Back in the village far from the galleries of Manhattan, the team of Cambodian researchers spoke to some older women sitting under a wooden home raised on stilts.
Yeam Koun and her niece Deb Sem, both 63, remembered seeing the set of nine warrior statues before several were looted. Sem said she remembered the area because a family member was bitten by a tiger there. At least one of these statues has still yet to be identified and brought back to Cambodia. The women suggested the team meet up with another older man in the village who might know more.
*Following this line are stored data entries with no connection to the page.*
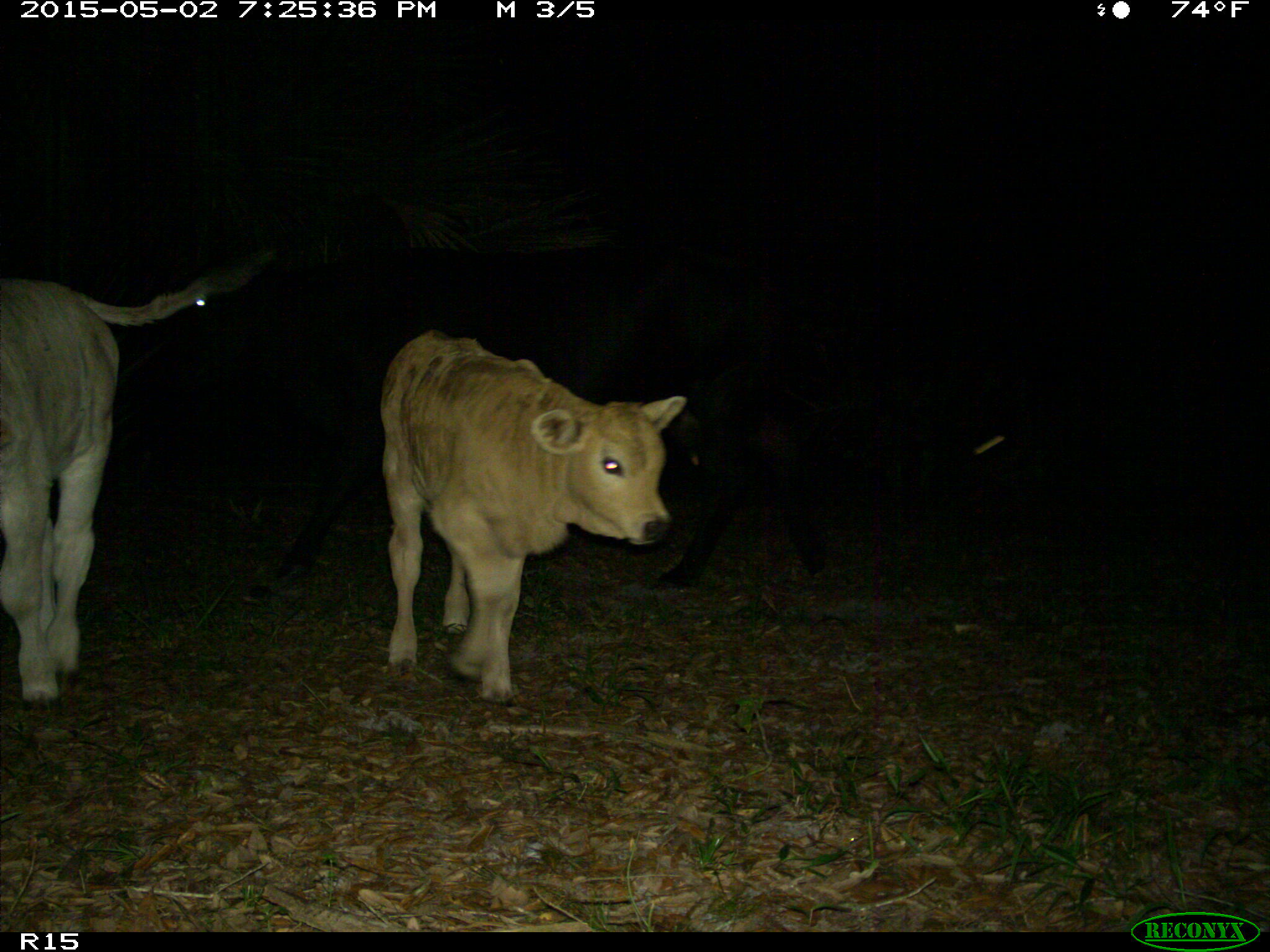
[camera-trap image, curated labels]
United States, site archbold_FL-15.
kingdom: Animalia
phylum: Chordata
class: Mammalia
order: Artiodactyla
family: Bovidae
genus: Bos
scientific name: Bos taurus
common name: domestic cow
The research team stopped at a few more places in search of the village elder. They found his son-in-law, who told them to try looking for the man at a nearby pagoda. The team wasn’t able to track him down, and decided to end their research for the day.
But spirits were not low. The team made new connections and dug up new details. Plus, they had already received a tip with names of Thai families who may have received the missing looted dancing Shiva heads.
The team plans to travel to Thailand this year to follow the trail of the heads. Though plenty of investigation remains ahead, efforts such as theirs are slowly, finally bringing home the lost relics of Cambodia.